Saturday 21 August 2010

100 Mile Challenge

There's something called the "100 Mile Challenge" that I've heard a number of people get involved in, especially around this time of year, when the harvest is plentiful.  For those who haven't heard of it, the premise is to try and feed yourself and your family off of only what is grown/produced within a one-hundred mile radius of your home.  Which includes skipping out on things like coffee and chocolate since their beans aren't grown anywhere near Canada.   It helps people to really look at their "carbon footprint" or the amount of fuel and effort that goes into transporting food around the globe just for our convenience.    
Lessons aside, I must admit that unless I had a close friend up here who was a hunter-gatherer (and Inuit, making them immune to most of the restrictions on hunting) that it would in all honesty be impossible for me to be involved in something like the one-hundred mile challenge.  First off, a lot of the animals are protected and me hunting them is illegal (besides the fact that I have never in my life hunted or killed anything bigger than a frog, and I never killed the frogs I caught.  I also can't fish and even if I could, there's a limit of one char in your fridge at a time for every white household).  Secondly, I don't have enough knowledge about the land to do much with the animals/plants.    That aside, the grand majority of the food up here gets shipped in (the non-perishibles come by container ship, the perishables come by plane) from Ottawa and Montreal. 
And so that is where MOST of my food comes from, milk and eggs from Quebec, peaches and cherries from the orchards around the great lakes... you get  the idea.  The prices of everything here are high thanks to shipping costs.  So I generally ignore prices and just buy what I want/need, within reason.  But I want you to take a goooood look at the fruitbowl from my kitchen.  No, it is not my flimsy attempt at "still-life."  Anything special about the fruit??
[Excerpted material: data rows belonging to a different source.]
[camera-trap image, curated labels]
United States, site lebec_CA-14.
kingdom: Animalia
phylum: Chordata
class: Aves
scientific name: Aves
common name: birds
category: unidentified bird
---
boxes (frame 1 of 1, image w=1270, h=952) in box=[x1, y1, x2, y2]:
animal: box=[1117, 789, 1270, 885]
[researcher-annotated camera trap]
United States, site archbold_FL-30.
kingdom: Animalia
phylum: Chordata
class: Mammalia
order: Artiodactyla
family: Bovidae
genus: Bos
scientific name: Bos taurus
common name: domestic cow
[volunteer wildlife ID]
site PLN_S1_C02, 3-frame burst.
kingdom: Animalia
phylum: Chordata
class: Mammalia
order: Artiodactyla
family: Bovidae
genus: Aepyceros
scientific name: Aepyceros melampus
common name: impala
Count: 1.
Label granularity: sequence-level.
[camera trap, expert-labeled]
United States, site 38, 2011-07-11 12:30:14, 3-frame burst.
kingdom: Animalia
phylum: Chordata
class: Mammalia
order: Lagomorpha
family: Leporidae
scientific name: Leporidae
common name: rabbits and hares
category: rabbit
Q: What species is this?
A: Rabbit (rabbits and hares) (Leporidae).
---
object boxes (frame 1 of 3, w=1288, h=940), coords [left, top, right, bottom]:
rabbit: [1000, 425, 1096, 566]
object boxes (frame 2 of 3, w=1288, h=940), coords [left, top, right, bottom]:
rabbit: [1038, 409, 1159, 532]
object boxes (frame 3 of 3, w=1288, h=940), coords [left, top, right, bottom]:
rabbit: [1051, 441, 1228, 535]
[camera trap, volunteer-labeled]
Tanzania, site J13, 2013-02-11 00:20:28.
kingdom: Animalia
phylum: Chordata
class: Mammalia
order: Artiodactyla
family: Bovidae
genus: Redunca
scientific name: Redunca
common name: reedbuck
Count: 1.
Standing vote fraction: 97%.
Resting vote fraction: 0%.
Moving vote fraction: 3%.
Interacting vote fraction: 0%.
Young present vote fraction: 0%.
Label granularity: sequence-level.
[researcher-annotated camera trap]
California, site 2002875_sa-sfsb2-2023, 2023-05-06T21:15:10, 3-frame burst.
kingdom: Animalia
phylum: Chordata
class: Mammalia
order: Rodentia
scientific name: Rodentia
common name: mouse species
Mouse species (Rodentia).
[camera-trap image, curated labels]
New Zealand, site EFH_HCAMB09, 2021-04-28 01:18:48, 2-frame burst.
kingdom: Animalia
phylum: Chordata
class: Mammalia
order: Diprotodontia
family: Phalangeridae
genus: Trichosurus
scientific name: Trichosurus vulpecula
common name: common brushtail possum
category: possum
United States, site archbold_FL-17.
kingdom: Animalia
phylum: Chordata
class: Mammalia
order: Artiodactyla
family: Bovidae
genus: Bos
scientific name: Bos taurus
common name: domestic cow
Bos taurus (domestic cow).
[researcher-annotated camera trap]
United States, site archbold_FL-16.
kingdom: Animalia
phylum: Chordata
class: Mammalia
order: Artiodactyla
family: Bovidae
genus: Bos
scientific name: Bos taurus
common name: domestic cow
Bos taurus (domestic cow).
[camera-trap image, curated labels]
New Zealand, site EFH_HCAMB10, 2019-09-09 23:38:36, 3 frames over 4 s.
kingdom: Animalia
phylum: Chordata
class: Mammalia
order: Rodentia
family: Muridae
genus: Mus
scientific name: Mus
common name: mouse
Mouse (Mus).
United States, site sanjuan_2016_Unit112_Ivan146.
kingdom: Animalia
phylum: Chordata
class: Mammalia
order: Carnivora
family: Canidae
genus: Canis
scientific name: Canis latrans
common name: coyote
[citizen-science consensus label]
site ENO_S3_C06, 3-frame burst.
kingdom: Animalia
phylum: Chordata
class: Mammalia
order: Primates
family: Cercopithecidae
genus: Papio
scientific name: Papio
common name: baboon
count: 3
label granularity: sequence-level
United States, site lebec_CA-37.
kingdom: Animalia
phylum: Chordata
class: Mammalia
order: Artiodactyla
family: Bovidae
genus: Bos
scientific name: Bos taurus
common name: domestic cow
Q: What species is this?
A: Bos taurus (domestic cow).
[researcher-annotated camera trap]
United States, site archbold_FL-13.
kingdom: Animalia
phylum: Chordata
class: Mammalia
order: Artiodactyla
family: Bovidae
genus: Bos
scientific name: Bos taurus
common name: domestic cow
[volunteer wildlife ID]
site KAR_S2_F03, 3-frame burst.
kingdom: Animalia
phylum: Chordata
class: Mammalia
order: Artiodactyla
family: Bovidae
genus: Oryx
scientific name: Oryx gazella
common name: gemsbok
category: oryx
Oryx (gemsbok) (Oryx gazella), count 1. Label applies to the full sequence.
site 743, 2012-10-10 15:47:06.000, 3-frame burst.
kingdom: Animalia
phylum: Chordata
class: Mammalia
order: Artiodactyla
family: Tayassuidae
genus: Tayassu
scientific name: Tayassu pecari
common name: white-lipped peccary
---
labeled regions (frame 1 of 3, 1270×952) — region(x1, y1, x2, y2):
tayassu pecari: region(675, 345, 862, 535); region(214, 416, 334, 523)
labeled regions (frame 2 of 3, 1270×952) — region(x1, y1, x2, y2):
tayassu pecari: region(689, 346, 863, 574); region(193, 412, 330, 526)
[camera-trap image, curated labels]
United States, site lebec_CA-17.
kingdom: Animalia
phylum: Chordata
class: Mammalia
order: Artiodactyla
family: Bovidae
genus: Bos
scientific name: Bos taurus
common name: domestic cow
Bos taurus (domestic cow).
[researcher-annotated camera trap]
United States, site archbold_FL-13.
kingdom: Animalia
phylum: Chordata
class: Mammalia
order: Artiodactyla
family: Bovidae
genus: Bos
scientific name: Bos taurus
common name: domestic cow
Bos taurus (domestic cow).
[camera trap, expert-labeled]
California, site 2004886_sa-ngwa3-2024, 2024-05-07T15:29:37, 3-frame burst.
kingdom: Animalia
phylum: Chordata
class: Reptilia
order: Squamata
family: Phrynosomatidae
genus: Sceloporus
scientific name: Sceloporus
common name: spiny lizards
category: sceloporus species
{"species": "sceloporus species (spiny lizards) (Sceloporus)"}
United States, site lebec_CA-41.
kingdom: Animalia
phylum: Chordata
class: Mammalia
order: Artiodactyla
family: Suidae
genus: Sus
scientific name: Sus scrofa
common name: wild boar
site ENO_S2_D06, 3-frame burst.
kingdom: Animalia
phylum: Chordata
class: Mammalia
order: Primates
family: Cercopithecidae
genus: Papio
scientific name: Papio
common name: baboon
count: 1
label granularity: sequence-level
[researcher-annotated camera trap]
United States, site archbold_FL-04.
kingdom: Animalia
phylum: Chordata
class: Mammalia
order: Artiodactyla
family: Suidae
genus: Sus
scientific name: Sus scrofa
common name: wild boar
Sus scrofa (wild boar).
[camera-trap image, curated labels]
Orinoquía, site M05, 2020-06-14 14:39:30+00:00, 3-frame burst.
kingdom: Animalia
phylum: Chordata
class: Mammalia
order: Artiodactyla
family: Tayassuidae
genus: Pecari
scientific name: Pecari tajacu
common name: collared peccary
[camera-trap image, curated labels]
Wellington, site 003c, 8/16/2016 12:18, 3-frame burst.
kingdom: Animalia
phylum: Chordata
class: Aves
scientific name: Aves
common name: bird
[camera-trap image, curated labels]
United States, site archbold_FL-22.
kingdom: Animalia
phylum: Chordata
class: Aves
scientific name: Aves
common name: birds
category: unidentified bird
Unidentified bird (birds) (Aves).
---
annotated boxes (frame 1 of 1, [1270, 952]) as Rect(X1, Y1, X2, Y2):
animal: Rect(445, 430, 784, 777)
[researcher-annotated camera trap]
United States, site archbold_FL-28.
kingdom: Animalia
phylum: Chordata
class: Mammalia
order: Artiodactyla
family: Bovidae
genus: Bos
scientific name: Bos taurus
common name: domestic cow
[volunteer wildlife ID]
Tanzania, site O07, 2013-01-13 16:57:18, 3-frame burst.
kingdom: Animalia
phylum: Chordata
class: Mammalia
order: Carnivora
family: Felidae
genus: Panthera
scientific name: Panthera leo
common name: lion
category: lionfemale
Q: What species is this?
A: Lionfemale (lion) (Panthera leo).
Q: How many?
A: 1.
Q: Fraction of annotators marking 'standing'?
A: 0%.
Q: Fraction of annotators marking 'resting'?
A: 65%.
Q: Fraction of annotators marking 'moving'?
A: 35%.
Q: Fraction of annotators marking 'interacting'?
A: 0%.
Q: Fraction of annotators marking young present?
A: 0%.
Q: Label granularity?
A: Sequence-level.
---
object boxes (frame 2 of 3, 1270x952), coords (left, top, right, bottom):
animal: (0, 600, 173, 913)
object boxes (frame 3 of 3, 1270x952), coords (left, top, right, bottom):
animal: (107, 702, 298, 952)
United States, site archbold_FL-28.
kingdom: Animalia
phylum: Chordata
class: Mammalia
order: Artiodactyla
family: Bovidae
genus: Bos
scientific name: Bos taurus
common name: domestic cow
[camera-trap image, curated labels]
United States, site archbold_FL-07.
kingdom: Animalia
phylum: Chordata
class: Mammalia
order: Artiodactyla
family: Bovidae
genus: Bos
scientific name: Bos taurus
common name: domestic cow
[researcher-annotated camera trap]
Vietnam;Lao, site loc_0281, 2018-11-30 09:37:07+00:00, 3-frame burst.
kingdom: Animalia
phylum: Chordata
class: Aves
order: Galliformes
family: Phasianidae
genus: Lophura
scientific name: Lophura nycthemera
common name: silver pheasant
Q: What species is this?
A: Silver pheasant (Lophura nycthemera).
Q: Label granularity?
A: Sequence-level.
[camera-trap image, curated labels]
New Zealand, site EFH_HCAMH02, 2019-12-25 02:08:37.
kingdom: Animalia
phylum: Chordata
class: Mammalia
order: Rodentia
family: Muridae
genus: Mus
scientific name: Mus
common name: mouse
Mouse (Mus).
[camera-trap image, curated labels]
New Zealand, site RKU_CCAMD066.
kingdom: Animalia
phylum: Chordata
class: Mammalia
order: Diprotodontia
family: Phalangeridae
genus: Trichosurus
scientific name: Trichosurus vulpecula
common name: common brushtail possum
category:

Nope, it wasn't grown in a hot-house here.  We have a small greenhouse society, but I think they top out with tomatoes and green-beans (and I'm not even sure about those), no trees.
Anyone else think it's odd to have ripe naval oranges this time of year?  They're about 6 months away from the time that they should be ripening in north-america.  Ya, think about that for a minute.
I took a closer look at the label... and forget about the 100 mile challenge.... I challenge anyone to get a larger carbon footprint than I have just achieved!  The orange comes from.... (any guesses?  c'mon, someone must have a guess!!)  Seriously, I can't think of anywhere further from where I am right now!! Oh, and the green apple beside it is only marginally better!
Fine, I'll tell you.  The green apple is from Chile.  The orange?  It's from South Africa.  Is it not enough that we ship things 1300 km from Ottawa to Iqaluit?  Must we add many thousands of kilometers to that shipping distance?  Of course, it didn't stop me from buying the orange.  Apparently my stomach makes the decisions, not my conscience.  Anybody have fruit that's travelled farther?  

1 comment:

Esther said...

I see Chile produce here often, but I don't know if I've seen South Africa. It seems sad to me that there are people starving out there, and yet their produce is being shipped here to us (where we throw way too much of it out). Michael always checks labels, and if it was grown somewhere that far away, he just refuses to buy it, because he knows that it won't taste good, in order for it to travel that far, they have to pick it green, store it in gas chambers to keep it green and then force the ripening with more gases. i don't think he's ever been concerned about the carbon footprint aspect of it...he just lets the taste make the decision for him. granted, for him it is also about supporting his customers by buying their product, he also checks labels and chooses the stuff he's helped haul.